La macabra e romantica Sposa Cadavere. Un racconto popolare russo è alla base della storia: la macabra e romantica vicenda di un matrimonio involontario tra un uomo e una donna morta. Il film salta tra il mondo dei vivi - gotico, vittoriano e noioso - e il mondo dei morti - sprizzante di colori e divertimento. Victor è un promesso sposo un pò maldestro e durante le prove generali ne combina di tutti i colori facendo rimandare le nozze. Nel bosco si allena da solo alla cerimonia nuziale e infila l’anello su un ramo sottile. Ahilui, si trattava dell’anulare della Sposa Cadavere che lo trascina nel mondo dei morti. Conteso tra la sua promessa sposa Victoria e la Sposa Cadavere inizia la bizzarra odissea di Victor nel favoloso mondo dipinto da Tim Burton.

La fisicità della Stop Motion. Dopo "Nightmare before Christmas" Tim Burton torna all’amata Stop Motion (1). Stavolta però con telecamere digitali e l’utilizzo incrociato della computer graphic. Il risultato è sorprendente. Gli interni entrano in contatto con i protagonisti animati come si è visto di rado. La stop motion regala una fisicità al film che l’animazione al computer ancora non ha raggiunto. La presenza scenica di un pupazzo, illuminato da luce vere in mezzo a oggetti reali, è credibile quanto quella di un attore in carne e ossa. Tim Burton: L’animazione stop motion mi piace particolarmente perché così tangibile. I pupazzi di Corps Bride sono fatti con una cura particolare, i nostri animatori sono eccezionali. E’ meraviglioso riuscire a toccare e muovere i personaggi e vedere che il loro mondo esiste realmente. E’ come girare un film d’azione con attori reali.

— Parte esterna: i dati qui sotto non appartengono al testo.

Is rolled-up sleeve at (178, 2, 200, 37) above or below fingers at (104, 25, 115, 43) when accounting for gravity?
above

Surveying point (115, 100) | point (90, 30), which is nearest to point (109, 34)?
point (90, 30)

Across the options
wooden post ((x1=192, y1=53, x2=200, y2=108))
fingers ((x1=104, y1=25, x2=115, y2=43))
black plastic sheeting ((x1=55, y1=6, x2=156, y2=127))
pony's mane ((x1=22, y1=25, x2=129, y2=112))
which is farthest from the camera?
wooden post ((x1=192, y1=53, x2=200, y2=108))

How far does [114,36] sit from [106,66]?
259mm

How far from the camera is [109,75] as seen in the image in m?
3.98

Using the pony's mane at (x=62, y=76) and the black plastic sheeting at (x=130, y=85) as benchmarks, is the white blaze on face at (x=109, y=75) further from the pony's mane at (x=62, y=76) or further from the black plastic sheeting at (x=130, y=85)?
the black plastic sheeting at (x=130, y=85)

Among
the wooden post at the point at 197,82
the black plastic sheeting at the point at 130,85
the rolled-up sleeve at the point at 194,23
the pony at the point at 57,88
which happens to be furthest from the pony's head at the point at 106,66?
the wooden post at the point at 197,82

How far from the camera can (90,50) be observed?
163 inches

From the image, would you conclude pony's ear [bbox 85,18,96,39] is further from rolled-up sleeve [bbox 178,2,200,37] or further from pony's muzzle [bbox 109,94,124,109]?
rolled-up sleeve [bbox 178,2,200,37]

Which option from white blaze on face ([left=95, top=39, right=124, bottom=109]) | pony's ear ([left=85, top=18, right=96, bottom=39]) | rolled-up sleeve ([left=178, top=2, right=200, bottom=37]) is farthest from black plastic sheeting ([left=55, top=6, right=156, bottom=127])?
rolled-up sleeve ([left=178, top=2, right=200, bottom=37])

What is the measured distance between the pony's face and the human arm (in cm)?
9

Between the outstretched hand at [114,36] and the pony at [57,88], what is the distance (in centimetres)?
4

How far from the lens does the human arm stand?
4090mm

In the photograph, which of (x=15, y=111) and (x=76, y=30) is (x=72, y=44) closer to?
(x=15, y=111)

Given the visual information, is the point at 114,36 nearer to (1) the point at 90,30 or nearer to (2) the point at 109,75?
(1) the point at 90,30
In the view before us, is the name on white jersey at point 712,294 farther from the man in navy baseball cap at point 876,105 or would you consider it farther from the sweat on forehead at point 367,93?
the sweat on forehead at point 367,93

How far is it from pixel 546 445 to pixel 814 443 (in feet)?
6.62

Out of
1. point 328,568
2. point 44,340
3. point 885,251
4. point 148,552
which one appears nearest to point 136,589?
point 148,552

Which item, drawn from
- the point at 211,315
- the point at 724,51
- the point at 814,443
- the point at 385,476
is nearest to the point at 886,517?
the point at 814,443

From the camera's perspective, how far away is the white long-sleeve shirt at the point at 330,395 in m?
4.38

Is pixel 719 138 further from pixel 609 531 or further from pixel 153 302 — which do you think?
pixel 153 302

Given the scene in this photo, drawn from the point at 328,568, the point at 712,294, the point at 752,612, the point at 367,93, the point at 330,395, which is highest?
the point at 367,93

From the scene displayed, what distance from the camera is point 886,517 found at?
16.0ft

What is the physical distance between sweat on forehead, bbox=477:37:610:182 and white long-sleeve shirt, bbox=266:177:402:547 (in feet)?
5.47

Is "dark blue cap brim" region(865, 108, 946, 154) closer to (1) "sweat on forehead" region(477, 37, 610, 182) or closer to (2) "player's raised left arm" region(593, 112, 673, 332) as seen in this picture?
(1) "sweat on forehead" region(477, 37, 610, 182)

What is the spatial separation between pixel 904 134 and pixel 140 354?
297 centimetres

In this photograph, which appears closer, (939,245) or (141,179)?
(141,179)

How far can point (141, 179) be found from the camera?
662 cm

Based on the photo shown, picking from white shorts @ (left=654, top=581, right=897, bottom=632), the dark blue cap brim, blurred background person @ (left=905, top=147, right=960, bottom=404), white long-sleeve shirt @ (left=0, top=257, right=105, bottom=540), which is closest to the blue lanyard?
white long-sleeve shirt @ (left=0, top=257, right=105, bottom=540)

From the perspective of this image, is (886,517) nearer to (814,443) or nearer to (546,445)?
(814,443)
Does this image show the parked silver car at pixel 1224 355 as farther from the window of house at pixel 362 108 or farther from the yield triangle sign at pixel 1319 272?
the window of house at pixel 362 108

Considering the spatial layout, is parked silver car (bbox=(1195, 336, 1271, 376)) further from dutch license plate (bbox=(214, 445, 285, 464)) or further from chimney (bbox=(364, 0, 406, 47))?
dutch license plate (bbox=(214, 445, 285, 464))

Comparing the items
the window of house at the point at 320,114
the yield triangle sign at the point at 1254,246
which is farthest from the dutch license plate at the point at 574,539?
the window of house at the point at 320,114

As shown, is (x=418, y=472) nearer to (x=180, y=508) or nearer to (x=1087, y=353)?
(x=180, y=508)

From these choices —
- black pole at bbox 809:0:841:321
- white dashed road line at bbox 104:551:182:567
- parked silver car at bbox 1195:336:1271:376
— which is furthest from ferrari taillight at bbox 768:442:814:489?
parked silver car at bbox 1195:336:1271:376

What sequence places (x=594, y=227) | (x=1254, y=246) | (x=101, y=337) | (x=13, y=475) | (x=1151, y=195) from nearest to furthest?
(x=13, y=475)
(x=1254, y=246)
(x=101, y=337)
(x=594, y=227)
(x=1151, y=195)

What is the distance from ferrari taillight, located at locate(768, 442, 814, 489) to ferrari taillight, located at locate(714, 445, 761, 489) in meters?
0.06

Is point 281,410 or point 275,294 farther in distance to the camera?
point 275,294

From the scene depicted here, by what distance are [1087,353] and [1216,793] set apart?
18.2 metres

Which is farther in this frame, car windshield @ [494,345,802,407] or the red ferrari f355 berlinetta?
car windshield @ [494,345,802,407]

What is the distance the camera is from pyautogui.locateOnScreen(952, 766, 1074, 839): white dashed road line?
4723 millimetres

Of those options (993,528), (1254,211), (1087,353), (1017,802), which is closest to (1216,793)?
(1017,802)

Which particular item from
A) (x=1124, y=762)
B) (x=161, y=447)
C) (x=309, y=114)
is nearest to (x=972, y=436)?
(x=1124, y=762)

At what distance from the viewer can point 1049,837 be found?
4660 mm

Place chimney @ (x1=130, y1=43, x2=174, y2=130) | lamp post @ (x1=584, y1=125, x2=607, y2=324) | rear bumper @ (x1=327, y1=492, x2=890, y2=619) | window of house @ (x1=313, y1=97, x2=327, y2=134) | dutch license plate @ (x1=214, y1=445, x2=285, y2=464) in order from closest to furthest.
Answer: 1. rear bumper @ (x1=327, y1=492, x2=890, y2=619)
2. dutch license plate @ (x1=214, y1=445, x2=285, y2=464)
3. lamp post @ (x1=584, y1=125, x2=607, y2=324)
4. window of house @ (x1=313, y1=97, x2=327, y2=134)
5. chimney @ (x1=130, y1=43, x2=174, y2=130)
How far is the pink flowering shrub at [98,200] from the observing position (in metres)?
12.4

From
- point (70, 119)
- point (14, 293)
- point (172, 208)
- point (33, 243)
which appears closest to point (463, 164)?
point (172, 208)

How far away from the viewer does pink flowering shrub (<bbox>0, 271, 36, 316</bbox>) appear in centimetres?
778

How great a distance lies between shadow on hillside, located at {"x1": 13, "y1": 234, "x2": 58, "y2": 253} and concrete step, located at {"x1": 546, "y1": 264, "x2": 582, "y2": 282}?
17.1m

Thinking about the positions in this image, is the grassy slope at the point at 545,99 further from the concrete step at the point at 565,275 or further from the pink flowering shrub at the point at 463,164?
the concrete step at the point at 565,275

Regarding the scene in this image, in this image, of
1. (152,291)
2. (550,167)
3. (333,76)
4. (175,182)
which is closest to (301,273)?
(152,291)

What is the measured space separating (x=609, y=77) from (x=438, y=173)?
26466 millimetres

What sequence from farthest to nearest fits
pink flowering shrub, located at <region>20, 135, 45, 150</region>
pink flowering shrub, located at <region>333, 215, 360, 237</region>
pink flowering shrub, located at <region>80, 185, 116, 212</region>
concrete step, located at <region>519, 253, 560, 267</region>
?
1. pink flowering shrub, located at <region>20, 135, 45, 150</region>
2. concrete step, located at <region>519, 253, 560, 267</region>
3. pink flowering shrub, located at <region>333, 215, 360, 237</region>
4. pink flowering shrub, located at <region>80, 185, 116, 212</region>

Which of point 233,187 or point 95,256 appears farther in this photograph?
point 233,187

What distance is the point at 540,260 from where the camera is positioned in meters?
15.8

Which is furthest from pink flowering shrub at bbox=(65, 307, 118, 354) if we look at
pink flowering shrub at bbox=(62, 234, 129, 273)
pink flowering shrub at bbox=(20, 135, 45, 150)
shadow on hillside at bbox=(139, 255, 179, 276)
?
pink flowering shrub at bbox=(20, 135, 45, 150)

(1) Stop Motion: nella tecnica stop motion si procede a passo uno (frame by frame), animando gli oggetti (pupazzi, sculture di plastilina o altro) già dotati di una propria tridimensionalità e consistenza. Per ogni secondo il personaggio viene mosso leggermente per 24 volte in uno scenario proporzionato. La proiezione in sequenza (24 fotogrammi al secondo) darà l’illusione di movimento.